Given passage
Segment Open

If competitors use unfair means to gain a competitive advantage, companies can usually send them a warning letter and work towards a cease-and-desist declaration with a penalty clause. But does this also apply to breaches of the General Data Protection Regulation (GDPR)? The Court of Justice of the European Union (CJEU) has now confirmed this at the highest court (judgment of 4 October 2024, ref.: C-21/23).
The case
This was preceded by court proceedings in which a pharmacy wanted to send a competitor a warning letter due to an alleged GDPR infringement and obtain a cease-and-desist declaration.
The German Federal Court of Justice then referred the question to the CJEU as to whether the GDPR permits a national regulation that allows companies to take action against competitors who they believe have violated the regulation – or whether the GDPR has a blocking effect in this regard.

Segment Closed

Try it
Can you reproduce word for word the portion of the passage on the CJEU ruling about competitors and GDPR breaches that begins with "If competitors use" and ends with "in this regard."?

Material shown
Segment Open

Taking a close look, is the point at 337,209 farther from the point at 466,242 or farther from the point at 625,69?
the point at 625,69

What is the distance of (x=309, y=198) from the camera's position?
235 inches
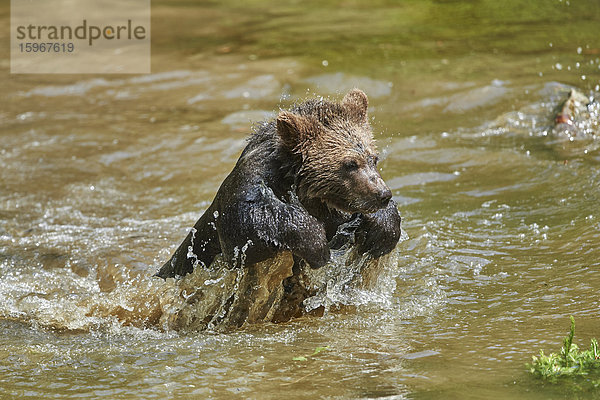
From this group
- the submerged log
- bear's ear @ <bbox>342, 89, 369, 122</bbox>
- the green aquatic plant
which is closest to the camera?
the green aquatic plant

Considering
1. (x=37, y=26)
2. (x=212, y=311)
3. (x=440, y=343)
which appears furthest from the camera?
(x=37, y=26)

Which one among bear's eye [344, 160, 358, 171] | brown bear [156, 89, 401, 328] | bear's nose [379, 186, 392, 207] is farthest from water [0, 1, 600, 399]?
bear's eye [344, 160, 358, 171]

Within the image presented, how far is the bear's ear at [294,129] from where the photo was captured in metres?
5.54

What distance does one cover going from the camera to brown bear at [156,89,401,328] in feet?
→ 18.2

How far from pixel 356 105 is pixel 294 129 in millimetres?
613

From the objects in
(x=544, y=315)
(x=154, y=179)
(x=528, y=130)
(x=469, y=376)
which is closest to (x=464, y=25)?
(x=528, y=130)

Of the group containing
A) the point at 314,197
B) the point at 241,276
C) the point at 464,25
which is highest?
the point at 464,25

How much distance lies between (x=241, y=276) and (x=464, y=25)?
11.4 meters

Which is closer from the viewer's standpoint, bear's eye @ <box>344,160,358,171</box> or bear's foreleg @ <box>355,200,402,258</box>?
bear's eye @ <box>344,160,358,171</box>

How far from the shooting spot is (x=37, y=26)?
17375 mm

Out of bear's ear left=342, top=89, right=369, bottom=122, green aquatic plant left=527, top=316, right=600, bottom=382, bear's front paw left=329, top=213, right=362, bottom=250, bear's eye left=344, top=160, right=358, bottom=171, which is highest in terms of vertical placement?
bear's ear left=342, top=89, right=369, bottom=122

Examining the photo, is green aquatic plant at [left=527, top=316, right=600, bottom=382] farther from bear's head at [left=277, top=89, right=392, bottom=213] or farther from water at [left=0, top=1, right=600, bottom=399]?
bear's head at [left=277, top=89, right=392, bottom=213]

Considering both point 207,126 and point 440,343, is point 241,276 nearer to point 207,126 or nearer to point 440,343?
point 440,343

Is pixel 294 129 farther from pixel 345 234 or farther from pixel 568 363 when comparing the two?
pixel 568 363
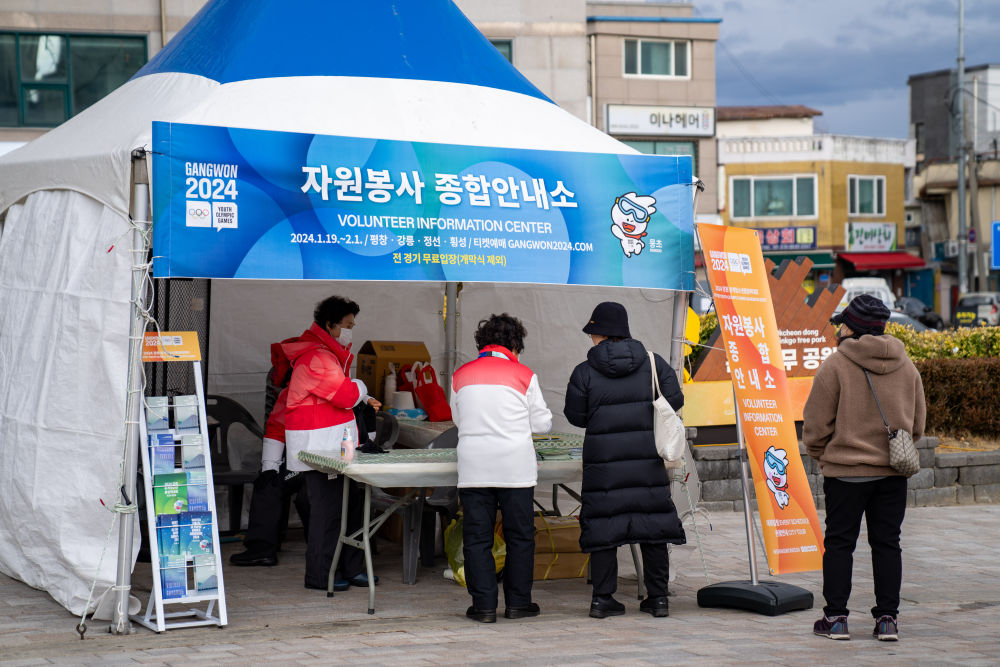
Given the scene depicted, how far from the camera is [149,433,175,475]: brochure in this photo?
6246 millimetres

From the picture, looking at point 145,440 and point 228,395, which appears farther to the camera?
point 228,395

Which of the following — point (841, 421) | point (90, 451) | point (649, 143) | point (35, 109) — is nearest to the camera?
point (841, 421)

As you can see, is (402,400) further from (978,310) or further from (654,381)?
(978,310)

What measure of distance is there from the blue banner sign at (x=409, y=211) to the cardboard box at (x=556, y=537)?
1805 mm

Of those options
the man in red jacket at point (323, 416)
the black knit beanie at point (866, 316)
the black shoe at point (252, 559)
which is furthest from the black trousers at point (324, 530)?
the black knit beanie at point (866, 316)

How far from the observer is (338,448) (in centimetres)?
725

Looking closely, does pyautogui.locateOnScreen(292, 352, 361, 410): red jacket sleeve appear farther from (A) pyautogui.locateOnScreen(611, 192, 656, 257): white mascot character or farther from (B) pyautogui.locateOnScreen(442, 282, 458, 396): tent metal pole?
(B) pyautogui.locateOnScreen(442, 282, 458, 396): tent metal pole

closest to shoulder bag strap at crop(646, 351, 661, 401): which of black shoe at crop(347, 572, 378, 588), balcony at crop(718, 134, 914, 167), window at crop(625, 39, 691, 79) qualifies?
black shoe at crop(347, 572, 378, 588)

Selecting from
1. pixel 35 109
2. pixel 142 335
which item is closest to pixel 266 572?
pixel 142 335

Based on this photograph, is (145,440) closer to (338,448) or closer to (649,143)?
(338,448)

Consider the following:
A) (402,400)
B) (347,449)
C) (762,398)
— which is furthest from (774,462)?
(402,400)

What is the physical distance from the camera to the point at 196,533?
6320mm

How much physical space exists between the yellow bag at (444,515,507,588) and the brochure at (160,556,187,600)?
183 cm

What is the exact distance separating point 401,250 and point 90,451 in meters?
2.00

Segment Closed

Your solution
If competitors use unfair means to gain a competitive advantage, companies can usually send them a warning letter and work towards a cease-and-desist declaration with a penalty clause. But does this also apply to breaches of the General Data Protection Regulation (GDPR)? The Court of Justice of the European Union (CJEU) has now confirmed this at the highest court (judgment of 4 October 2024, ref.: C-21/23).
The case
This was preceded by court proceedings in which a pharmacy wanted to send a competitor a warning letter due to an alleged GDPR infringement and obtain a cease-and-desist declaration.
The German Federal Court of Justice then referred the question to the CJEU as to whether the GDPR permits a national regulation that allows companies to take action against competitors who they believe have violated the regulation – or whether the GDPR has a blocking effect in this regard.